In the February/March issue of The Working Waterfront, Peter Neill of the World Ocean Observatory suggested using flood insurance premiums to reduce risk instead of repeatedly rebuilding damaged structures (“Rethinking insurance as investment, not pay-out”).
The concept of diverting insurance premiums to reduce loss instead of replacing loss has merit. Reducing flood hazard risks has been a goal and responsibility of federal, state, and local governments for several decades. The concept needs to be evaluated by looking at the detailed history and lessons of flood insurance.
For more than 50 years flood insurance has been provided through a federal program known as the National Flood Insurance Program, created by the National Flood Insurance Act of 1968. This law was adopted following increased losses from hurricane damage in Gulf states and the decision by private insurance companies to abandon the flood insurance market, leaving only a few private insurers willing to cover increasing risks.
The design trend has been for bigger, stronger, and more costly solutions to keep up with greater flooding…
The law was meant to provide federally subsidized flood insurance for structures and personal property in communities that adopt federally approved minimal flood hazard regulations and reduce flood damage by constricting development through state and local government regulation of floodplains.
The program has been amended several times since then. The Flood Hazard Protection Act of 1973 made purchase of flood insurance mandatory in certain special flood areas. In 1982 the program was amended by the Coastal Barrier Resources Act identifying areas on barrier islands to be ineligible for flood insurance.
The National Flood Insurance Reform Act of 1994 created mitigation insurance and a Flood Mitigation Assistance Program for states and communities. The next round of that program’s funding announced in the fall of 2020 has made available $200 million for mitigation.
In 2004 the Flood Insurance Reform Act was adopted to reduce repetitive flood insurance payments. The act noted that about 48,000 homes had experienced two or more losses within a 10-year period. The act preamble noted that 10,000 homes had experienced losses greater than their assessed value.
The Biggert-Waters Flood Insurance Reform Act of 2012 amended the program to raise insurance premiums to reflect the true risk of living in flood areas. As of 2014 the costs exceed premiums by $20 billion. This program debt is the ultimate responsibility of Congress and thus the U.S. taxpayer, not the insurance pool.
Following hurricanes Katrina and Sandy, Congress passed the Homeowners Flood Insurance Affordability Act of 2013 which amended some of the previous premium adjustments by reducing premiums for some properties.
Other federal government programs have been involved with floodplain and coastal hazard mitigation for decades. Congress continues to appropriate funds at the recommendation of the U.S. Army Corps of Engineers to build levees along many of the major rivers in the U.S. and has to date spent $7.9 trillion on beach nourishments (most notably $1.7 trillion on 262 miles of beaches in Florida since 1935 and $1.4 trillion on 95 miles of beaches in New Jersey since 1936).
From 1998 to 2014 the Federal Emergency Management Agency (FEMA) spent $48.6 billion appropriated by Congress to replace/repair public buildings, public utilities, roads, bridges, and flood control structures. Probably the best-known flood control system is the one designed to protect New Orleans.
The federal mitigation programs are spread across many agencies each responsible to Congress under separate laws. Most mitigation projects—whether a beach fill, a levee, or a sea wall—have a short design life of a few years to a few decades. They have to be maintained, repetitively repaired, or replaced.

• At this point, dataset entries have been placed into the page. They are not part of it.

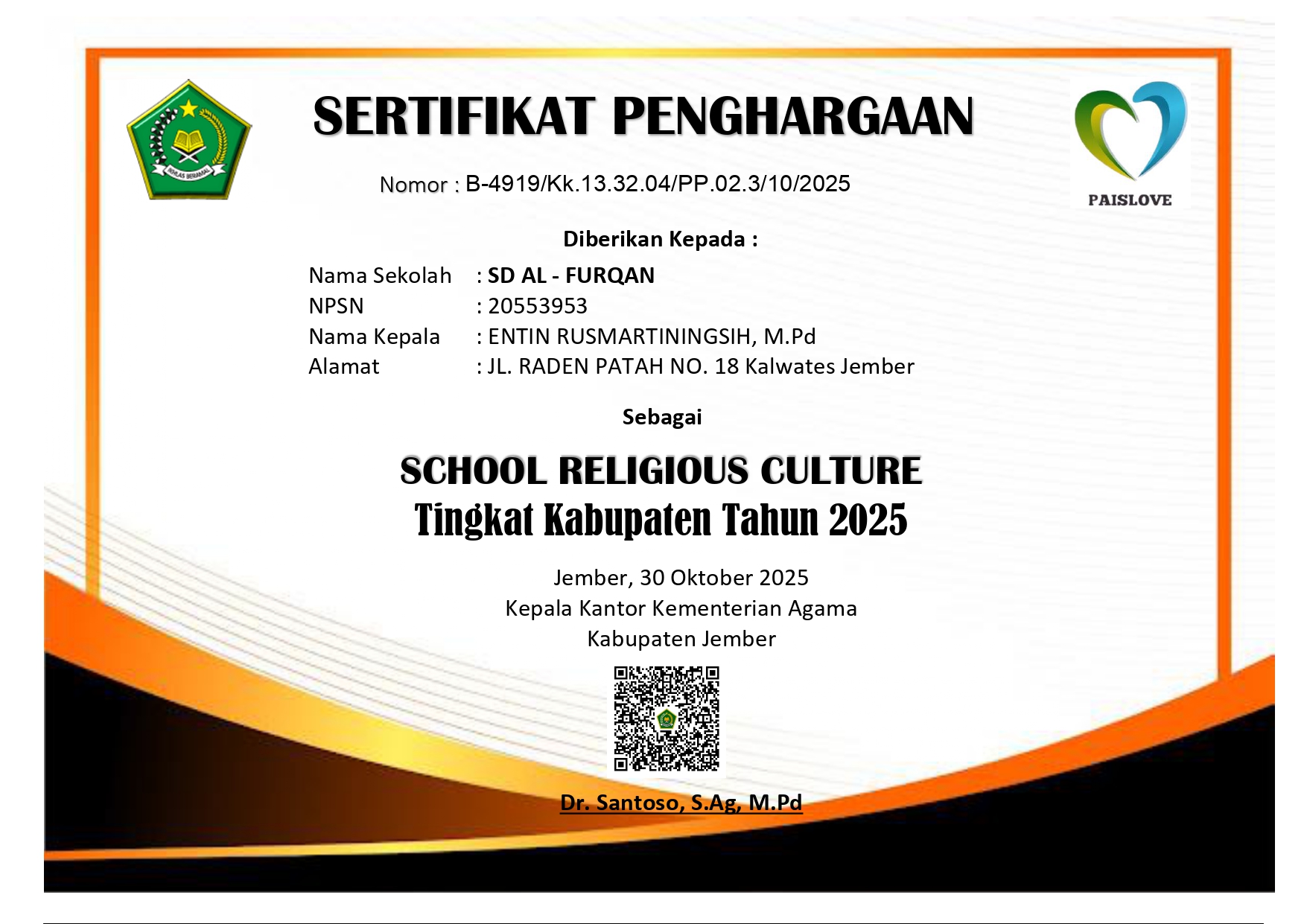 SERTIFIKAT PENGHARGAAN

PAISLOVE

Nomor : B-4919/Kk.13.32.04/PP.02.3/10/2025

Diberikan Kepada :

Nama Sekolah : SD AL - FURQAN
NPSN : 20553953
Nama Kepala : ENTIN RUSMARTININGSIH, M.Pd
Alamat : JL. RADEN PATAH NO. 18 Kalwates Jember

Sebagai

SCHOOL RELIGIOUS CULTURE
Tingkat Kabupaten Tahun 2025

Jember, 30 Oktober 2025
Kepala Kantor Kementerian Agama
Kabupaten Jember

Dr. Santoso, S.Ag, M.Pd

The design trend has been for bigger, stronger, and more costly solutions to keep up with greater flooding and rising sea levels.
Congress has tried to address development in floodplains by balancing the competing interests of people who want to live in flood hazard areas and the shared public costs to accommodate them. The piecemeal federal solutions have created numerous large independent agencies addressing specific symptoms without defining and addressing the true common purpose and public costs.
More people now live in flood hazard areas than before federal flood insurance. Public costs of accommodation have increased with more development. Public solutions involve numerous special interest groups, including residents and business owners who want to stay in the short term in these hazardous areas, along with coastal engineers, geologists, environmental and taxpayer groups who understand that erosion, flooding, and the sea will eventually win.
The public debate about flood insurance, hazard mitigation, continued loss of property, increasing flood risks, and rising accommodation costs is complex and difficult.
We are far from solving this “investment” dilemma.
Steve Whitney is a retired geologist who lives on Little Deer Isle.